WORK REQUEST 1 — Name each patient characteristic that the passage on machine learning for trauma outcomes says was "expectedly associated with higher likelihood of survival."
WORK REQUEST 2 — Carry the passage on machine learning for trauma outcomes forward from its final sentence.

DOCUMENT SEGMENT —
****************
In regards to secondary outcomes, the XGBoost models demonstrated overall greater performance compared to TRISS. However, it is important to consider that the balanced accuracy of ML and TRISS models were relatively poor. These findings likely relate to the skewed rates of secondary outcomes reported in the NTDB. In addition, the TRISS was created for survival prediction and has not been validated for our studied secondary outcomes. We recognize our application of TRISS was not its intended use. To date, there are no validated prediction scores present that encompass all our studied in-hospital complications. Given similar variables between both models, we sought to explore its performance to provide a comparison basis for the XGBoost models. Nevertheless, our model highlights potential applications of ML approaches beyond mortality prediction.

We observed several patient and injury characteristics to be associated with survival. Younger age, higher GCS scores and greater SBP were expectedly associated with higher likelihood of survival. Furthermore, SHapley interpretation revealed that subdural hemorrhage was associated with lower rates of survival while concussion-related injuries, including those without loss of consciousness, ≤30 minutes, or of unspecified duration, appeared to be protective. With machine learning methods and the complex interplay of injury interactions, it may be difficult to ascertain reasons for this finding. However, it is possible that relative to intracranial bleeding and other more severe head injuries, mild concussions may exhibit a protective effect in the model. Notably, our outcome evaluated in-hospital mortality and does not reflect the long-term sequelae of concussions that have been well-documented elsewhere [25–28]. Nonetheless, our findings add to the growing body of literature regarding autonomous variable selection employed by machine learning approaches that may reduce external bias and enhance generalizability.

The family of models presented herein may have several practical and important applications. First, it could be implemented into the electronic medical record and provide an updated estimate of survival over time. As the relevant injury ICD codes for the patient and as well as vitals are entered in the electronic system, the model would generate a predicted rate of mortality and other complications. While the present study evaluated the highest values within the first 24 hours of admission, an ideal model would be able to capture multiple points temporally and provide accurate estimates at any interval. With nearly perfect model calibration, our model could be applied as a risk-stratification tool that could guide resource allocation and shared decision-making. Finally, our model may have uses in hospital benchmarking. With appropriate adjustment for injury, risk adjusted outcomes could be used by initiatives such as the ACS Trauma Quality Improvement Program (TQIP) [29, 30].
****************
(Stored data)
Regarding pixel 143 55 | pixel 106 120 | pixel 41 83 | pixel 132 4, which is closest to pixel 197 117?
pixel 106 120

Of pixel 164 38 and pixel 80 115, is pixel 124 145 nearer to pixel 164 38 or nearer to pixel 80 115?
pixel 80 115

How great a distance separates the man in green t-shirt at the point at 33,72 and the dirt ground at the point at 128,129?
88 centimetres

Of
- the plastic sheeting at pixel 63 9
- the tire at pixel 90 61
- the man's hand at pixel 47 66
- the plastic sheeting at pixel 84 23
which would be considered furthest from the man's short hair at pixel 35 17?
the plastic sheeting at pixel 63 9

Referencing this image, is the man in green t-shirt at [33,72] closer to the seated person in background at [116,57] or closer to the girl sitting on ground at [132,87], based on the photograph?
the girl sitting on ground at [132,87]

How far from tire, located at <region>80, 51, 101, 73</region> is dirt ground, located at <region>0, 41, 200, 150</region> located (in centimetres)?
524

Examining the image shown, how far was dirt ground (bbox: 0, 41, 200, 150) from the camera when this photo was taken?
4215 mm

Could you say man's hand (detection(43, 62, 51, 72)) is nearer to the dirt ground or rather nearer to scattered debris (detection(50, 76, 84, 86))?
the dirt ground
****************
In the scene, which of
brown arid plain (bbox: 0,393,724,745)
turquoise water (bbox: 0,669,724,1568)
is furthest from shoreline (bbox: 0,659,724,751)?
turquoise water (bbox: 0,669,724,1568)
****************
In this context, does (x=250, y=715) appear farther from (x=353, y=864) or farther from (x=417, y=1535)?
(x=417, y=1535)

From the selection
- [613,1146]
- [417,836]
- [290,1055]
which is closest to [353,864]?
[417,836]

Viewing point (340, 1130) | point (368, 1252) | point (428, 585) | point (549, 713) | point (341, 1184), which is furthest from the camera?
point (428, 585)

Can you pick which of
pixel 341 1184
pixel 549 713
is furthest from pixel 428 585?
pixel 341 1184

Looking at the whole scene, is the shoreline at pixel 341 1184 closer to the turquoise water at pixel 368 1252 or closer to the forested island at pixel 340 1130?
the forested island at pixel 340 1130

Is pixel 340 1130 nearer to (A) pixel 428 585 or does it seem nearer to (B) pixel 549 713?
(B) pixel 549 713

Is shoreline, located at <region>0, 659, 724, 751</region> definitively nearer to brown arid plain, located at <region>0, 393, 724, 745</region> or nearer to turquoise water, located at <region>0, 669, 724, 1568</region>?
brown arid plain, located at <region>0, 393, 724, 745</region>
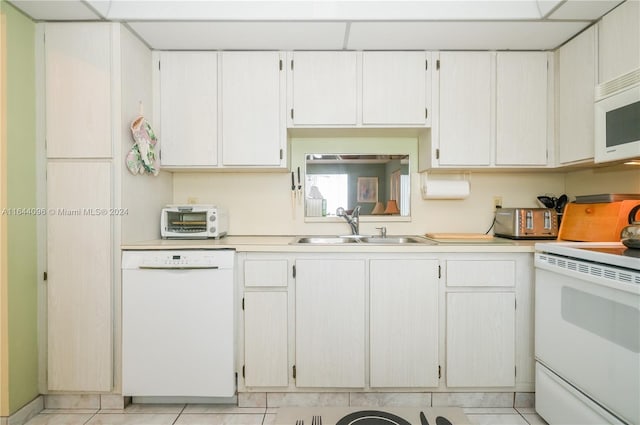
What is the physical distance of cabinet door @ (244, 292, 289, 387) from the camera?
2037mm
****************
RESULT 1 — Younger age, higher GCS scores, greater SBP

RESULT 2 —
Our study has several important limitations including those inherent to its retrospective nature. The NTDB is a convenience sample and is predicated on voluntary submission by trauma programs. Variable collection likely differs among institutions which may cause a large number of missing values that sensitivity analysis with simple imputation may inadequately address. Additionally, results may not be entirely generalizable to non-participating centers particularly those not in the United States. As the number of hospitals is unable to be ascertained, we were also unable to perform analysis that accounted for patient clustering within each hospital. Despite greater granularity of ICD-10 coding compared to ICD-9, 22.8% of injury variables used contained “unspecified” information. They were included in our analysis to provide the most inclusive analysis of all existing injury variables. Furthermore, injury codes in NTDB are compiled at the end of hospitalization which may limit its utility as a real-time prediction score due to reliance on accurate coding and retrospective scoring. Future studies are needed to prospectively validate these findings.

In summary, machine learning-based approaches outperform the TRISS in survival prediction following trauma-related admissions. The addition of patient comorbidities to our model resulted in exceptional discriminatory performance which persisted across risk strata. With excellent performance in prediction of several in-hospital outcomes, our findings further demonstrate the value of machine learning algorithms in trauma.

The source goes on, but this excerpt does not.